After dinner and the forewarned pat on the head, Sim returns to his sleeping car (a room, actually) only to find an apologetic Marj waiting for him outside his door. When MacDonald writes that "her underlip was out like a candy shelf and her eyes looked like a stoked furnace," the reader -- at that point -- doesn't know if he is being put on or not. She tries the reasonable approach, fails, lashes out at Sim with her "claws" and, after being "hammered" with the heel of Sim's hands, sits down and begins to cry. She reveals that she has gotten herself into major trouble by aiding a drug smuggler, who is now blackmailing her by threatening to expose her unless she comes up with thirty thousand dollars. And while Sim feels pity for Marj he tells her he has no intention of forking over a dime. She leaves and he goes to sleep.
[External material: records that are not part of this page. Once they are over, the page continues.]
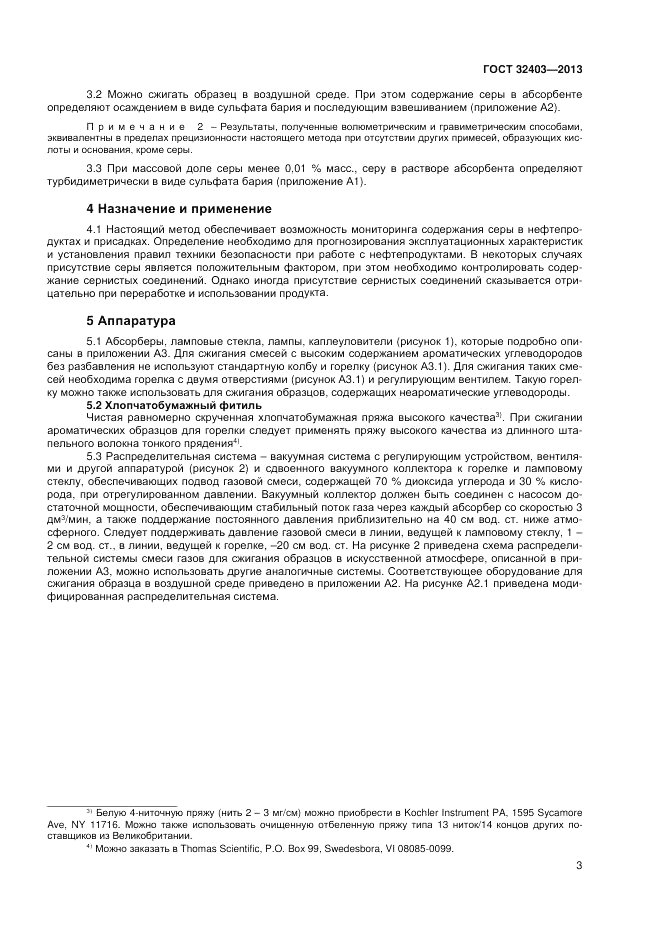ГОСТ 32403-2013, страница 8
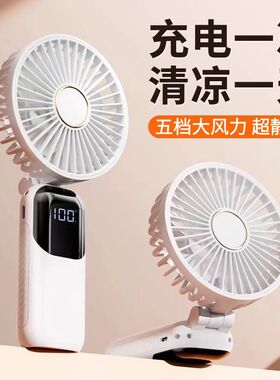 手持小风扇便携式随身迷你小型静音电风扇学生电扇挂脖桌面折叠D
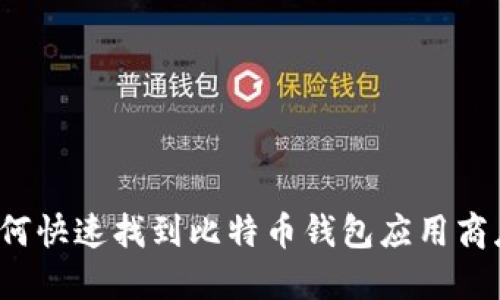 如何快速找到比特币钱包应用商店？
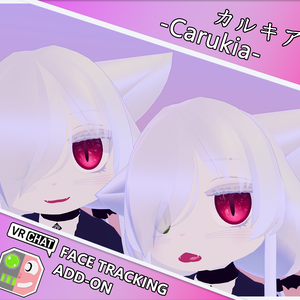 カルキア-Carukia- FaceTrackingAddon | フェイストラッキングアドオン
But in the middle of the night he is awakened by the sound of pounding on his door. It's Marj, in a panic and holding a bloody knife. Hanneman has been killed in her sleeping car, while she stepped out for a moment. She gives the knife to Sim, who stupidly takes it. Marj orders him to help her or she'll implicate him in the murder. Since he was seen fighting the lawyer earlier that evening, Sim is forced to agree and helps Marj move the body back to Hanneman's car. When Sim goes through the dead man's wallet he finds something strange. Business cards. All sorts of business cards, one advertising Hanneman as a lawyer, another as a physician, yet another as a broker. Then, back in his own car, he finds the knife where Marj had hidden it: under Sim's bed.
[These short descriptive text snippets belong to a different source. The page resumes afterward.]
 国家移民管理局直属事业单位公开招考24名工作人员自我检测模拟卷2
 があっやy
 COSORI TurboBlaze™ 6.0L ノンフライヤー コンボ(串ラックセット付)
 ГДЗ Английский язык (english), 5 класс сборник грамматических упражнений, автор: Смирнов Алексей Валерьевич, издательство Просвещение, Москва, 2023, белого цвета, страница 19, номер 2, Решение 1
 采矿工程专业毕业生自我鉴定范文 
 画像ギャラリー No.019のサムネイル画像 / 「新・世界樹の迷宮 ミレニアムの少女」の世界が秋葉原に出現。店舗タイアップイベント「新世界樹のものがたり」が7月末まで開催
The plot seems destined to end where it began, on the train, but it doesn't. There is a wild hunt for the killer involving several dozen agents, then an epilogue of sorts, happening long after the initial 24 hours, and it all feels a bit unfocused, like the author didn't really know where he was going or how to end the thing. The climax of the story is so preposterous that MacDonald had to be joking. When one looks at the quality of the other fiction the author was writing at the time -- The Damned had been published only two months earlier -- there can be no other conclusion, unless you buy my mothballed reject theory.
"Trap for a Tigress" was republished three month later in the British edition of Black Mask, then sat mouldering for nearly thirty years before it was included in MacDonald's first pulp anthology, The Good Old Stuff. Since the author makes no specific mention of the story in his introduction, one can only conjecture his original intention. I suppose it can be read either way, but seeing it alongside other really good, serious works of pulp fiction like "Miranda" or "They Let Me Live" makes the reader wonder. And like all the other stories anthologized in the two Good Old Stuff collections, MacDonald restored his original title ("Noose for a Tigress") and updated the setting, changing the war setting from Korea to Viet Nam and placing the action on an Amtrak train. Which was a stupid mistake, like all of his updating in those stories. Who was riding a cross-country train, complete with dining cars, in the mid-1970's?